Before searching the vehicle, Officer Hill asked the owner’s son whether there was anything illegal or anything that she should know about in the car. He replied that there was an alcoholic beverage. This response, added to the odor of alcohol, provided Officer Hill with probable cause to search the vehicle.

“An officer may search a vehicle under the automobile exception [to the Fourth Amendment] if the officer has probable cause to believe the search will produce evidence of a crime.” State v. Bauman, 586 N.W.2d 416, 422 (Minn.App.1998) (citations omitted), review denied (Minn. Jan. 27, 1999). Probable cause is defined as “some showing by evidence which fairly and reasonably tends to show the existence of the facts alleged.” State v. Pederson-Maxwell, 619 N.W.2d 777, 781 (Minn.App.2000) (quotation omitted).

The district court incorrectly focused on the question whether the odor of alcohol alone was sufficient to provide probable cause for the search. The court concluded that while the supreme court has stated that the odor of alcohol is sufficient to provide probable cause, it has never affirmed a finding of probable cause in a case where the only evidence was the odor of alcohol emanating from the vehicle. This is the wrong inquiry because there was more than the odor of alcohol in this case, N.J.G.’s admission that there was alcohol in the car. Moreover, it is an overly narrow reading of the supreme court cases.

In State v. Schinzing, 342 N.W.2d 105, 109 (Minn.1983), the supreme court affirmed a finding of probable cause to search a vehicle where the vehicle was being driven erratically, the officer knew the vehicle’s occupants and knew they were underage, the officer smelled alcohol coming from the vehicle’s interior and, when the officer asked the passengers if they had been drinking, the minors responded, “Yes.”

In State v. Schuette, 423 N.W.2d 104, 106 (Minn.App.1988), this court affirmed a finding that probable cause existed where the driver was speeding with the car’s headlights on high beam, the driver showed visible signs of intoxication and failed the field sobriety test and the officer saw, in plain view, an empty beer bottle on the vehicle’s floor and a six-pack between the vehicle’s front seats containing one empty and one full beer bottle.

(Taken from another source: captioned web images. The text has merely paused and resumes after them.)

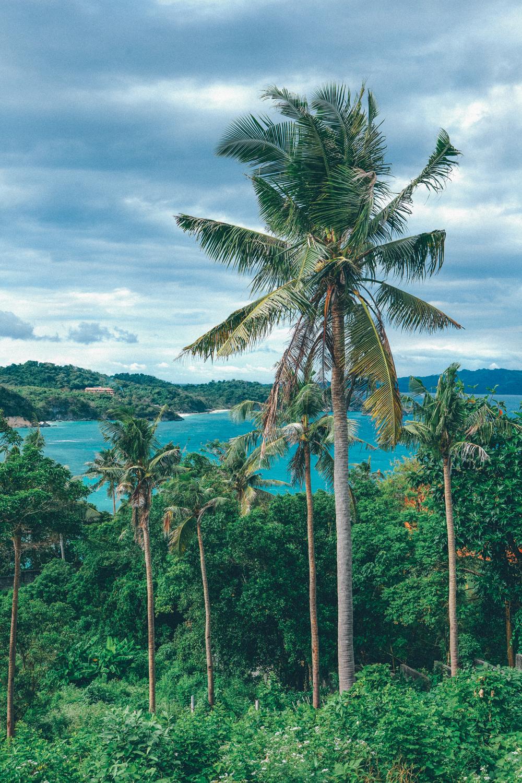 philippines scenery (96).jpg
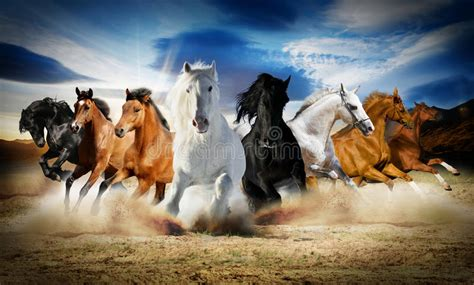 years  horse stock image image  gallop emotions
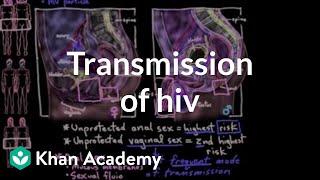 Transmission of HIV - Explained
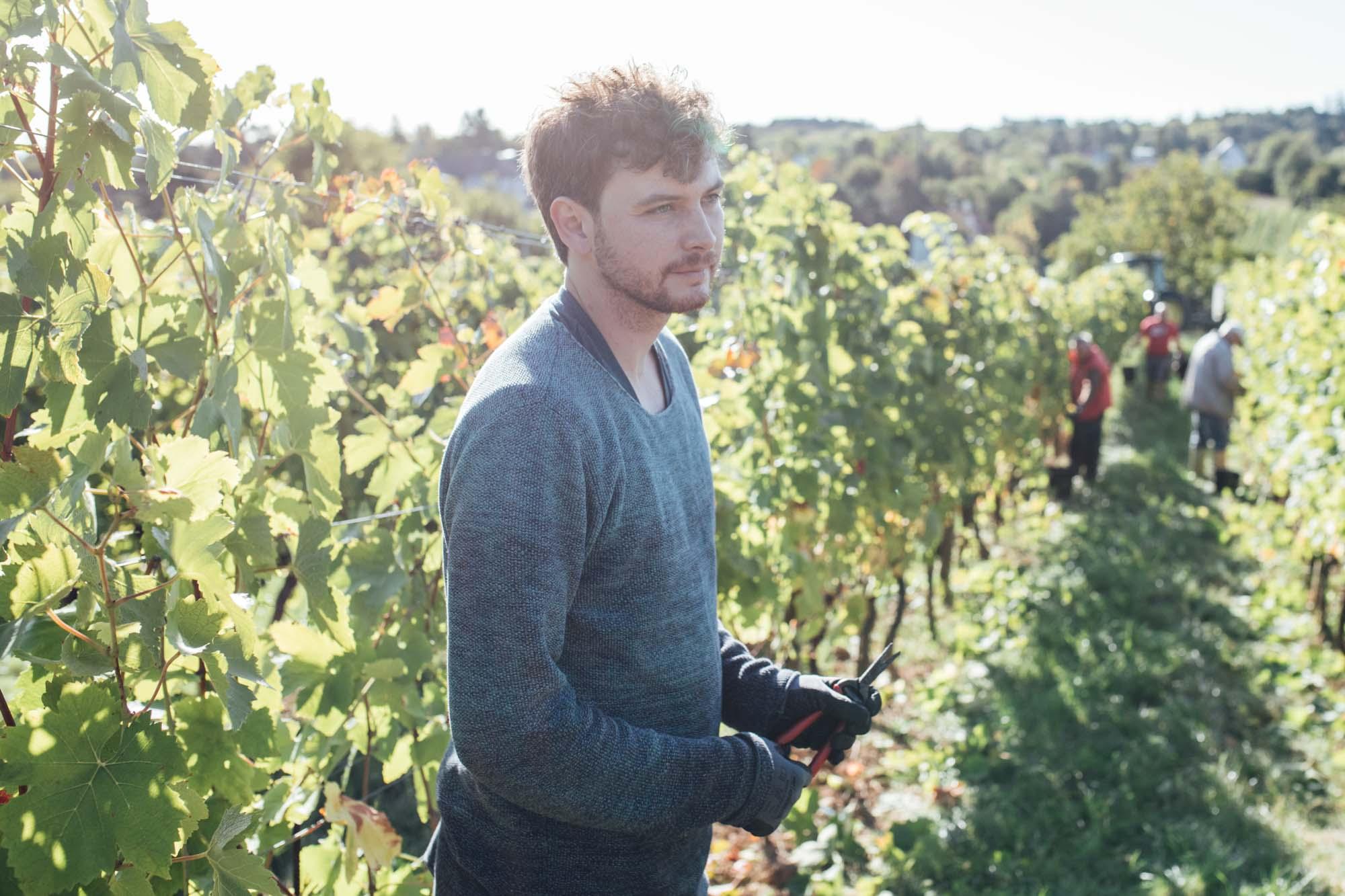 Christoph Schmid im Weingarten
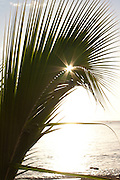Sun bursting through a palm leaf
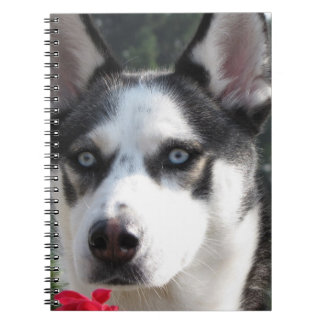 Cute Siberian Husky Notebooks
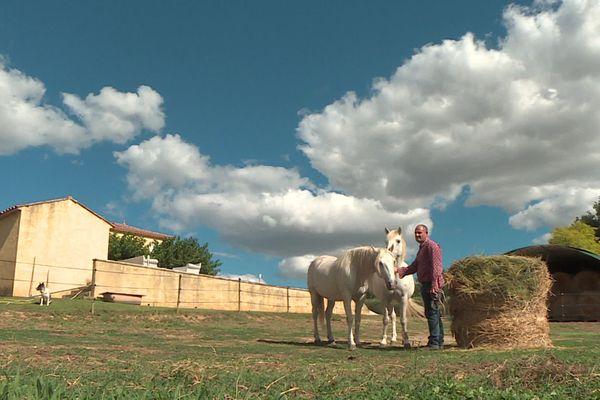 Gard - les propriétaires de chevaux inquiets des cruautés subies par les équidés - septembre 2020.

While it is true that each case involved facts in addition to the odor of alcohol, those facts were not identified as prerequisites to a finding of probable cause. To the contrary, while those facts (e.g., erratic driving, slurred speech, etc.) would be evidence of intoxication, they are not particularly probative of an open bottle in the car. In both Schinzing and Schuette, the court stated that the mere odor of alcohol is sufficient to permit an officer to continue a stop and to search a vehicle for an open bottle. Schinzing, 342 N.W.2d at 109 (“[The police officer’s] detection of the odor of alcohol coming from the car gave him probable cause to believe that a search of the passenger compartment would reveal open bottles or cans of alcohol”); Schuette, 423 N.W.2d at 106 (citation omitted) (“An officer’s detection of an alcoholic odor emanating from an automobile constitutes probable cause to search the automobile for open bottles or cans of alcohol”).

Consent to search

Finally, the district court ruled that N.J.G.’s consent to the search was invalid because it was the product of an unlawful detention and because N.J.G.’s consent was not voluntary. A valid consent could make a search lawful, even if the detention was not. See State v. Shelli-to, 594 N.W.2d 182, 186 (Minn.App.1999) (citations omitted) (stating that the consent of a defendant who is being illegally detained may be “tainted by the illegality” and therefore invalid). Because we conclude that Hill had probable cause to search the vehicle, we need not consider the question of the voluntariness of N.J.G.’s consent.

DECISION

The district court erred by suppressing the evidence and dismissing the charges against Lopez of procuring alcohol for a minor. We reverse the district court’s decision and remand for trial.

Reversed and remanded.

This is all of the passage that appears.